C’est un format immersif, conçu pour favoriser des échanges directs, qualitatifs et stratégiques, avec un objectif clair : déboucher sur des collaborations concrètes.
CONGOPROFOND.NET : Quel impact concret attendez-vous pour les participants et les entreprises ?

Estelle Essame : DIGI’TALK doit générer des connexions stratégiques, faciliter l’accès à des opportunités business et accélérer la compréhension des enjeux digitaux.
Pour les entreprises, c’est un levier de veille et de développement. Pour les participants, un accès à des réseaux qualifiés et à des insights de haut niveau.
Notre objectif est clair : créer de la valeur tangible.
CONGOPROFOND.NET : Quels conseils donneriez-vous aux entreprises qui hésitent encore à amorcer leur transformation digitale ?
Estelle Essame : Le principal risque aujourd’hui, c’est l’inaction.
La transformation digitale doit être progressive, structurée et alignée sur les objectifs business. Il ne s’agit pas de tout transformer, mais de prioriser les leviers à fort impact.
Il est aussi essentiel de s’entourer des bonnes expertises et d’adopter une culture d’adaptation continue.

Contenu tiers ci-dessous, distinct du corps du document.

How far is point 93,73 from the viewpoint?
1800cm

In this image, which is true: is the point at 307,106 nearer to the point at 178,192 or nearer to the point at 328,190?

CONGOPROFOND.NET : Quelles tendances digitales marqueront les prochaines années en Afrique ?

Estelle Essame : L’intelligence artificielle va accélérer beaucoup de choses. En parallèle, la cybersécurité deviendra critique.
Je crois également à la montée des solutions africaines, pensées pour nos réalités. Nous allons passer progressivement d’un modèle d’adoption à un modèle de création.
CONGOPROFOND.NET : Comment les jeunes et les startups peuvent-ils tirer parti de cette dynamique ?
Estelle Essame : Les opportunités sont considérables. Ils doivent se positionner rapidement, développer des compétences solides et miser sur la collaboration.
Des plateformes comme DIGI’TALK leur permettent de gagner en visibilité, de rencontrer des partenaires et d’accélérer leur croissance.
CONGOPROFOND.NET : Pourquoi faut-il absolument participer à DIGI’TALK Douala 2026 ?
Estelle Essame : Parce que DIGI’TALK est un catalyseur d’opportunités.
C’est un espace où se rencontrent les acteurs qui façonnent l’avenir du digital en Afrique centrale. En une seule expérience, les participants accèdent à un réseau qualifié, à des insights stratégiques et à des opportunités concrètes.
C’est un rendez-vous à forte valeur ajoutée.
CONGOPROFOND.NET : Un dernier message aux acteurs du numérique et aux décideurs africains ?
Estelle Essame : Nous sommes à un tournant décisif. L’Afrique ne peut plus se contenter d’être un marché de consommation technologique.
Elle doit s’affirmer comme un acteur de création, d’innovation et de production de solutions adaptées à ses réalités.
Cela exige une mobilisation collective : institutions, secteur privé, talents et entrepreneurs.
C’est à ce prix que nous construirons une Afrique qui ne subit pas la transformation digitale, mais qui la façonne.